The interface I will evaluate is:

    using MatrixDepot, SparseArrays

    mutable struct IplpSolution
      x::Vector{Float64} # the solution vector 
      flag::Bool         # a true/false flag indicating convergence or not
      cs::Vector{Float64} # the objective vector in standard form
      As::SparseMatrixCSC{Float64} # the constraint matrix in standard form
      bs::Vector{Float64} # the right hand side (b) in standard form
      xs::Vector{Float64} # the solution in standard form
      lam::Vector{Float64} # the solution lambda in standard form
      s::Vector{Float64} # the solution s in standard form
    end

    mutable struct IplpProblem
      c::Vector{Float64}
      A::SparseMatrixCSC{Float64} 
      b::Vector{Float64}
      lo::Vector{Float64}
      hi::Vector{Float64}
    end

    function convert_matrixdepot(P::MatrixDepot.MatrixDescriptor)
      # key_base = sort(collect(keys(mmmeta)))[1]
      return IplpProblem(
        vec(P.c), P.A, vec(P.b), vec(P.lo), vec(P.hi))
    end


    """
    soln = iplp(Problem,tol) solves the linear program:

       minimize c'*x where Ax = b and lo <= x <= hi

    where the variables are stored in the following struct:

       Problem.A
       Problem.c
       Problem.b   
       Problem.lo
       Problem.hi

    and the IplpSolution contains fields

      [x,flag,cs,As,bs,xs,lam,s]

    which are interpreted as   
    a flag indicating whether or not the
    solution succeeded (flag = true => success and flag = false => failure),

    along with the solution for the problem converted to standard form (xs):

      minimize cs'*xs where As*xs = bs and 0 <= xs

    and the associated Lagrange multipliers (lam, s).

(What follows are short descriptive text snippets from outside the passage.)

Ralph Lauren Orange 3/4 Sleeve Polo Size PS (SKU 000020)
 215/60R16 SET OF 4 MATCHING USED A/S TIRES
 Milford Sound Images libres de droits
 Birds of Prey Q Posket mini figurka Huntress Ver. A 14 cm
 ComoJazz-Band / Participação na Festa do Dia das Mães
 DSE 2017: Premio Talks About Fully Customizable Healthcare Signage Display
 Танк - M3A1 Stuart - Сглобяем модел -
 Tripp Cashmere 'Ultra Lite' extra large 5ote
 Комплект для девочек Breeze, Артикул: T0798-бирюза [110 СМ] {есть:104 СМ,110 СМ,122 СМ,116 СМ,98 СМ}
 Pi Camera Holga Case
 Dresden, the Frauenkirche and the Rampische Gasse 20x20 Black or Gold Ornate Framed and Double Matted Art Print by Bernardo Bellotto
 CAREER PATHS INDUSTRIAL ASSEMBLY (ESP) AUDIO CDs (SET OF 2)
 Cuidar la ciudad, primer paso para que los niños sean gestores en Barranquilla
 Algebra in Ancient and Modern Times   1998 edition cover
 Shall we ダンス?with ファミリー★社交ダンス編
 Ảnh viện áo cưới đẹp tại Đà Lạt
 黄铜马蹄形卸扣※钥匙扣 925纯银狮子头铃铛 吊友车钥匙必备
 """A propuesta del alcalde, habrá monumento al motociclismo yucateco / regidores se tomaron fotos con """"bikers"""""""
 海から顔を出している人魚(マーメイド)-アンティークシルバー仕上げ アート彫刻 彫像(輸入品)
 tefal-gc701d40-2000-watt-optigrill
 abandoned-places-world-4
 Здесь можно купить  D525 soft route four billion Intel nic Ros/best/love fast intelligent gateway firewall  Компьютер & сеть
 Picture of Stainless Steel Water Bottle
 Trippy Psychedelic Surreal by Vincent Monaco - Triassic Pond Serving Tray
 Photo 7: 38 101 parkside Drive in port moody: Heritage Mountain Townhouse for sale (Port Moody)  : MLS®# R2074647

    This solves the problem up to 
    the duality measure (xs'*s)/n <= tol and the normalized residual
    norm([As'*lam + s - cs; As*xs - bs; xs.*s])/norm([bs;cs]) <= tol
    and fails if this takes more than maxit iterations.
    """
    function iplp(Problem, tol; maxit=100)
    end

There is less flexibility here, but two focuses are:

1) Focus on robustness (solve all the problems)

2) Focus on speed (don't solve everything, but be very fast when you do solve it.)

The test problems all come from the University of Flordia Sparse Matrix repository: https://sparse.tamu.edu/LPnetlib

These matrices can be downloaded using the MatrixDepot.jl package

Specific requirements

Your code must be written in the spirit of reproducible research. The final evaluation will take into account my ability to download and run your code. Also, I will evaluate it on additional problems from the LPnetlib collection and compare the solutions against the Clp simplex code.

You may not use LLMs on this project.

Project X: Your own research

These projects are discouraged, but if there is a natural fit between your research and the objectives of the class, you may propose a project. In your proposal (to me), you must detail what you plan to do, how it compares with Project 1 and 2.

No collaboration will be allowed on projects on your own research.